Lastly, we can use etcdctl to check the value on each instance locally:
❯ kubectl exec -it etcd-0 -- etcdctl get msg
hello-world
❯ kubectl exec -it etcd-1 -- etcdctl get msg
hello-world
❯ kubectl exec -it etcd-2 -- etcdctl get msg
hello-world
To test that the etcd cluster works on high availability, let’s kill the leader of the cluster and see how the re-election works.

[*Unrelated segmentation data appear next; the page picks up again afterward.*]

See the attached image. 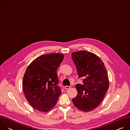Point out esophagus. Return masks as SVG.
I'll use <instances>...</instances> for the list:
<instances>
[{
    "instance_id": "1",
    "label": "esophagus",
    "mask_w": 130,
    "mask_h": 130,
    "mask_svg": "<svg viewBox=\"0 0 130 130\" xmlns=\"http://www.w3.org/2000/svg\"><path fill=\"white\" fill-rule=\"evenodd\" d=\"M70 87H71V86H66L65 87V88L66 89H69Z\"/></svg>"
}]
</instances>
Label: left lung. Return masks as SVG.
Segmentation results:
<instances>
[{
  "label": "left lung",
  "instance_id": "obj_1",
  "mask_svg": "<svg viewBox=\"0 0 130 130\" xmlns=\"http://www.w3.org/2000/svg\"><path fill=\"white\" fill-rule=\"evenodd\" d=\"M79 78L83 84H77L78 94L72 99L75 106L85 112L96 108L103 100L109 87L106 67L101 59L94 53L81 50L71 53Z\"/></svg>",
  "mask_w": 130,
  "mask_h": 130
}]
</instances>
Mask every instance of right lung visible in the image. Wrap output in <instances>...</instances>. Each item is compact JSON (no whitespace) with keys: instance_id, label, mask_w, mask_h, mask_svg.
<instances>
[{"instance_id":"right-lung-1","label":"right lung","mask_w":130,"mask_h":130,"mask_svg":"<svg viewBox=\"0 0 130 130\" xmlns=\"http://www.w3.org/2000/svg\"><path fill=\"white\" fill-rule=\"evenodd\" d=\"M64 58L59 53L44 54L27 67L23 88L27 101L36 110L46 113L56 104L62 93L58 85L57 69Z\"/></svg>"}]
</instances>
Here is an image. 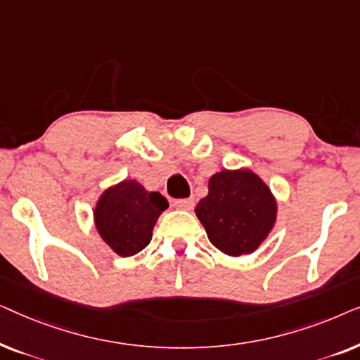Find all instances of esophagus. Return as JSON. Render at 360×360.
<instances>
[{
    "label": "esophagus",
    "instance_id": "1",
    "mask_svg": "<svg viewBox=\"0 0 360 360\" xmlns=\"http://www.w3.org/2000/svg\"><path fill=\"white\" fill-rule=\"evenodd\" d=\"M174 206H175L176 210H185V211H190V210H193V206H195V200H193V198L175 200V201H174Z\"/></svg>",
    "mask_w": 360,
    "mask_h": 360
}]
</instances>
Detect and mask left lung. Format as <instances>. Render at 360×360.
Returning a JSON list of instances; mask_svg holds the SVG:
<instances>
[{
  "instance_id": "1",
  "label": "left lung",
  "mask_w": 360,
  "mask_h": 360,
  "mask_svg": "<svg viewBox=\"0 0 360 360\" xmlns=\"http://www.w3.org/2000/svg\"><path fill=\"white\" fill-rule=\"evenodd\" d=\"M195 213L210 243L231 257L249 255L269 238L277 223V200L269 185L250 169L211 175L208 195Z\"/></svg>"
}]
</instances>
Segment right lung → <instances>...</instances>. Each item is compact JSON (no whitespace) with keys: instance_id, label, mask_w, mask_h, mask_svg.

First let’s find out who is the leader:
❯ kubectl exec -it etcd-0 -- etcdctl member list
2e80f96756a54ca9: name=etcd-0 peerURLs=http://etcd-0.etcd:2380 clientURLs=http://etcd-0.etcd:2379 isLeader=true
7fd61f3f79d97779: name=etcd-1 peerURLs=http://etcd-1.etcd:2380 clientURLs=http://etcd-1.etcd:2379 isLeader=false
b429c86e3cd4e077: name=etcd-2 peerURLs=http://etcd-2.etcd:2380 clientURLs=http://etcd-2.etcd:2379 isLeader=false
Now let’s kill the leader and do some tests:
# kill the leader
❯ kubectl delete pod etcd-0
pod "etcd-0" deleted
# check cluster health
❯ kubectl exec -it etcd-1 -- etcdctl cluster-health
failed to check the health of member 2e80f96756a54ca9 on http://etcd-0.etcd:2379: Get http://etcd-0.etcd:2379/health: dial tcp 10.64.2.64:2379: i/o timeout
member 2e80f96756a54ca9 is unreachable: [http://etcd-0.etcd:2379] are all unreachable
member 7fd61f3f79d97779 is healthy: got healthy result from http://etcd-1.etcd:2379
member b429c86e3cd4e077 is healthy: got healthy result from http://etcd-2.etcd:2379
cluster is degraded
command terminated with exit code 5
# check service is still working (read)
❯ curl http://34.76.137.212:2379/v2/keys/msg
{"action":"get","node":{"key":"/msg","value":"hello-world","modifiedIndex":21,"createdIndex":21}}
# check service is still working (write)
❯ curl http://34.76.137.212:2379/v2/keys/msg -XPUT -d value=hello-again
{"action":"set","node":{"key":"/msg","value":"hello-again","modifiedIndex":33,"createdIndex":33},"prevNode":{"key":"/msg","value":"hello-world","modifiedIndex":31,"createdIndex":31}}
# check cluster is healthy after a while
❯ kubectl exec -it etcd-1 -- etcdctl cluster-health
member 2e80f96756a54ca9 is healthy: got healthy result from http://etcd-0.etcd:2379
member 7fd61f3f79d97779 is healthy: got healthy result from http://etcd-1.etcd:2379
member b429c86e3cd4e077 is healthy: got healthy result from http://etcd-2.etcd:2379
cluster is healthy
# check the leader has changed
❯ kubectl exec -it etcd-1 -- etcdctl member list
2e80f96756a54ca9: name=etcd-0 peerURLs=http://etcd-0.etcd:2380 clientURLs=http://etcd-0.etcd:2379 isLeader=false
7fd61f3f79d97779: name=etcd-1 peerURLs=http://etcd-1.etcd:2380 clientURLs=http://etcd-1.etcd:2379 isLeader=false
b429c86e3cd4e077: name=etcd-2 peerURLs=http://etcd-2.etcd:2380 clientURLs=http://etcd-2.etcd:2379 isLeader=true
Making a Stateful app to work in Kubernetes is not difficult, but making it work so that it is resilient and in high-availability mode depends on the architecture of the app itself, etcd is a battle-tested example in Kubernetes, but other solutions such as relational databases are a bit more complicated.
Hopefully this post has helped in providing some perspective on the different aspects that are important on setting up stateful apps.